Beşiktaş'ta herkes canla başla iyi niyetle savaşıyor, kazanmak için her şeyi ortaya koyuyor ancak bu kadar çok pozisyona girip de tuhaf goller yiyip kazanamıyor olmak da ilginç. Dün kaleci Zafer yediği ilk golde hatalı da olsa harika bir oyun ortaya koydu. Samimiyetle vurguluyorum; rakipler belki Beşiktaş'tan çok daha düşük tempoyla ve az pozisyona girerek oynuyor ama hiçbiri rakibe bu kadar gol ve pozisyon hediye etmiyor.

Turgay Demir - Fotomaç

Beşiktaş, 11 pozisyon yakalayıp 2 gol atabildi. Çünkü golcüsü yoktu. Gaziantep 3 pozisyon yakaladı 2 gol attı. Çünkü iyi bir golcüsü vardı. Günümüz futbolunda bütün masallar bitti. Söylenecek tek doğru şey şu; Bir iyi golcü bin ayıp örter. Mario Gomez'i falan geçtim. Negredo, İmmobile gibi beğenmediğimiz golcülerden biri olsaydı sahada Beşiktaş farklı kazanırdı. Kartal'ın harcadığı enerji tabelaya yansımıyor çünkü saha içi organizasyonlarında eğriler doğrular birbirine girmiş. Örneğin en iyi şut atabilen oyunculardan biri olan Cerny ilk şutunu 84. dakikada atıyorsa bu işte bir yanlış var. Orkun neredeyse hiç şut atmıyorsa bu işte bir yanlış daha var. Rakibin kontra atak oynuyor ve senin en öndeki oyuncun ancak uçak pistinde topu kontrol edebilecek olan El Bilal Toure kaleciyi geçtiği pozsiyonda saçma bir dokunuşla topu dışarı attı. Karşı karşıya kaldığı diğer iki pozisyonda inanılmaz kötü vuruşlar yaptı.

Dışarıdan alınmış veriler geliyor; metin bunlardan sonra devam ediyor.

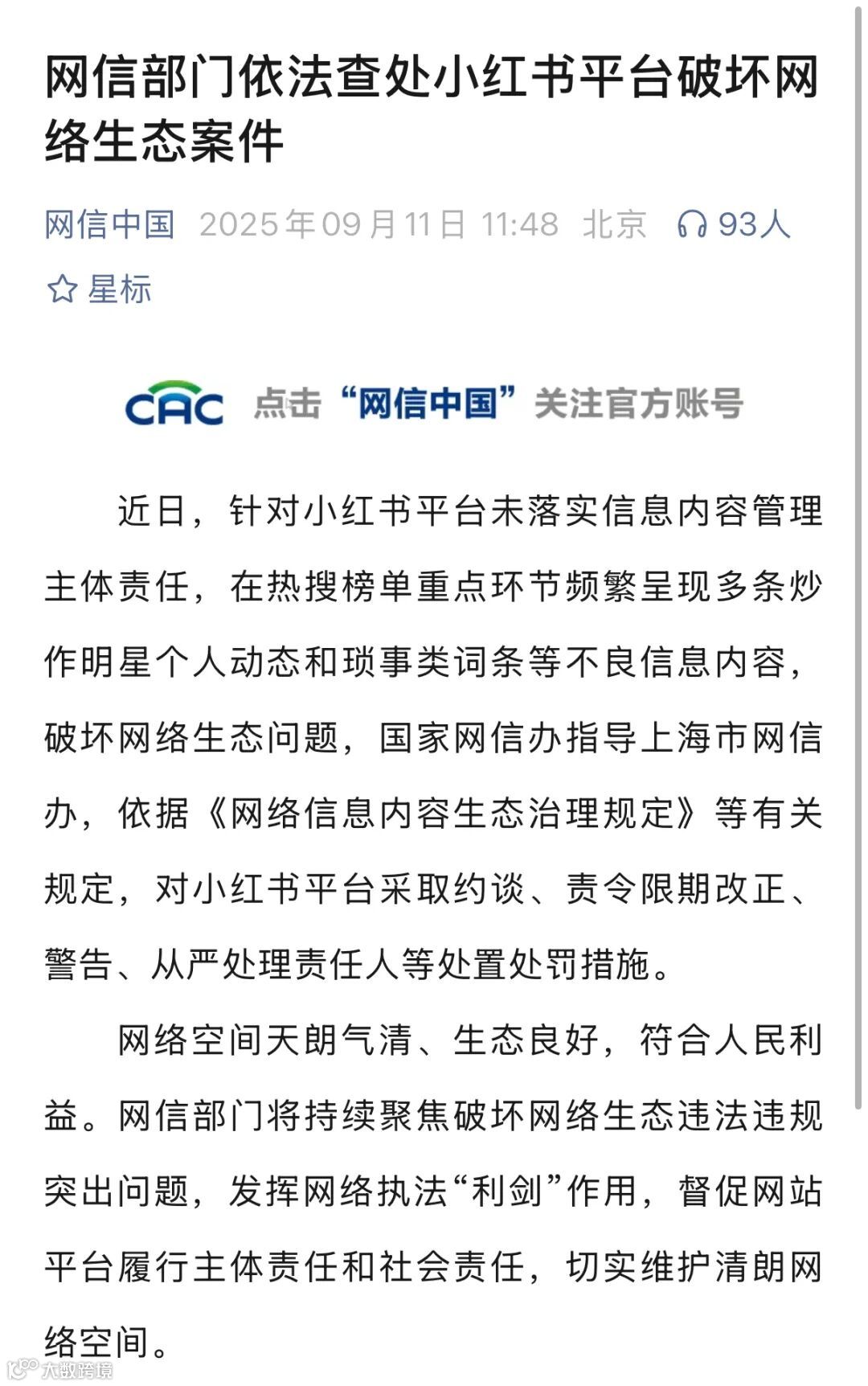 网信部门依法查处小红书平台破坏网络生态案件

网信中国 2025年09月11日 11:48 北京 93人

星标

CAC 点击“网信中国”关注官方账号

近日，针对小红书平台未落实信息内容管理主体责任，在热搜榜单重点环节频繁呈现多条炒作明星个人动态和琐事类词条等不良信息内容，破坏网络生态问题，国家网信办指导上海市网信办，依据《网络信息内容生态治理规定》等有关规定，对小红书平台采取约谈、责令限期改正、警告、从严处理责任人等处置处罚措施。

网络空间天朗气清、生态良好，符合人民利益。网信部门将持续聚焦破坏网络生态违法违规突出问题，发挥网络执法“利剑”作用，督促网站平台履行主体责任和社会责任，切实维护清朗网络空间。

大数跨境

Elbette Gaziantep kalecisi Zafer'in de hakkını veriyorum. Örneğin Ndidi'nin müthiş şutunu inanılmaz bir güzellikte kurtardı. Ama diğer kurtarışların çoğunda Beşiktaş forvetlerinin becerikliksizlikleri vardı. Bu takım nasıl bu hale geldi. Beşiktaş neden iyi oynadığı maçları bile kazanamıyor? Bu soruların tek bir cevabı var. Takımın altın yumurtlayan tavuğu kesildi! Rafa Silva'sız Beşiktaş, yumurtasız menemen gibi bir şey. Günümüz futbolunda yıldız oyuncuları idare etmek bir sanattır. Çok açık ve net söylüyorum. Beşiktaş Rafa Silva sorununu çözemez ise ara transferde alacağı oyuncular lige ve takıma alışana kadar Beşiktaş bütün hedeflerinden kopar. Sergen Yalçın o görevde kalmak istiyorsa Rafa Silva'yı kazanmak zorunda. Fenerbahçe'nin Cengiz'ini değil, Beşiktaş'ın Rafa'sını kazan Sergen hoca, hikaye anlatma.